Cette science fiction post-apocalyptique revêt d’abord la forme d’une fantasy de voyage et d’aventure, de quête d’identité et de sens au contact d’êtres modifiés ou exotiques, humains mutants aux pouvoirs psychiques, extra-terrestres pleins de sagesse, rats évolués qui parlent et ont des mains après un voyage dans l’espace, développant un humour qui souligne l’absurdité de la position du anti-héros. Louis Thirion s’est adapté au format de cette collection en densifiant son récit par une introduction immersive qui habite directement l’environnement social et technologique, par un développement fait de courtes étapes destinées à présenter les forces en présence et finalement par une conclusion qui noie les enjeux individuels dans une situation d’une importance à l’échelle de l’univers. Le thème du voyage dans le temps vient recentrer le roman dans sa nature de parenthèse haletante, point de jonction d’un processus aux répercutions universelles. La construction du récit est maitrisée dans sa structure, encadrant des idées foisonnantes pour incarner et suggérer un contexte de société ou de civilisation. Le message exprimé est positif dans une ouverture et une tolérance, l’utilité de la coopération et l’intérêt de l’évolution biologique pour l’avenir de l’espèce loin des guerres fratricides et de la pollution.

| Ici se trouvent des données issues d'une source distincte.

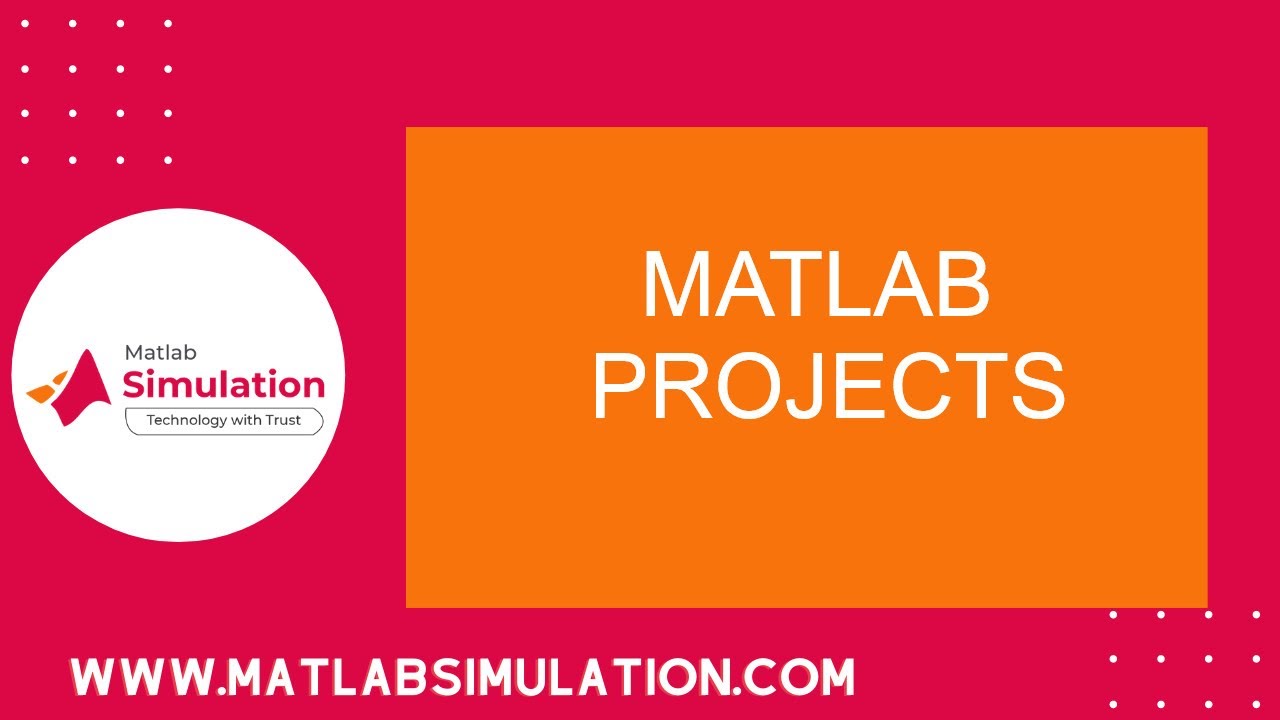 Matlab Projects | Matlab Thesis | Matlab Assistance | Matlab Helper | Latest 50+ Matlab Projects
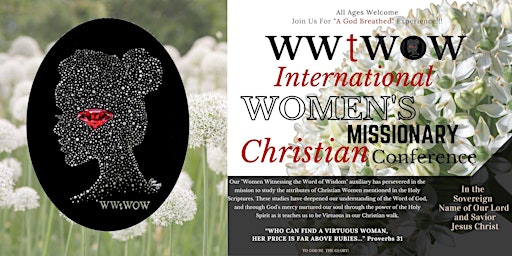 Imagen principal de 2024 Women Witnessing the Word of Wisdom Women's Christian Conference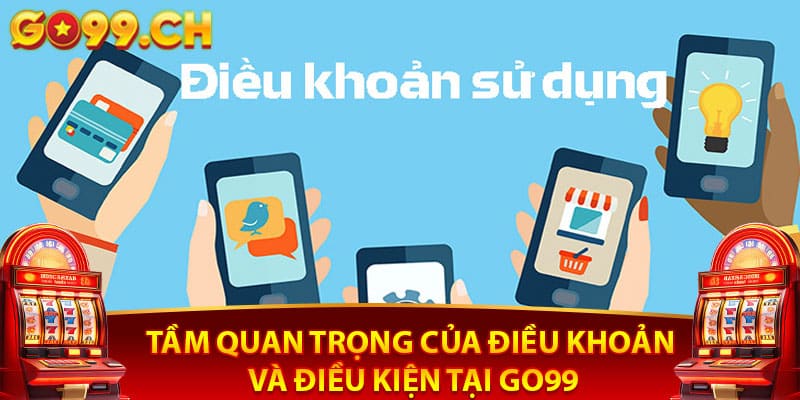 Tầm Quan Trọng Của Điều Khoản Và Điều Kiện Tại Go99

Que l’éternité soit avec vous ! – Louis Thirion

Gern Enez Sanders est un agent spécial temporel envoyé du XXIXe siècle au XIXe à Londres pour retrouver Sir Archibald Percy Newton subitement disparu.
La base de science fiction et de voyages dans le temps, dans un contexte de guérilla temporelle et d’une civilisation humaine troublée par des luttes de pouvoir après un contact avec des extra-terrestres, se focalise dans une vraie enquête policière entérinée par la présence du Docteur Watson auprès de Sanders dans une démarche uchronique steampunk. Avec la condition de naufragé du temps du personnage principal l’humour désabusé est une constante et apporte une agréable légèreté malgré les enjeux sérieux, entre raisonnements logiques et décalage des époques. La construction du récit évite le simplisme, cette aventure rocambolesque avec des situations surréalistes est englobée par un contexte politique complexe, par l’utilisation de miroirs comme portes temporelles altérant l’identité et la mémoire.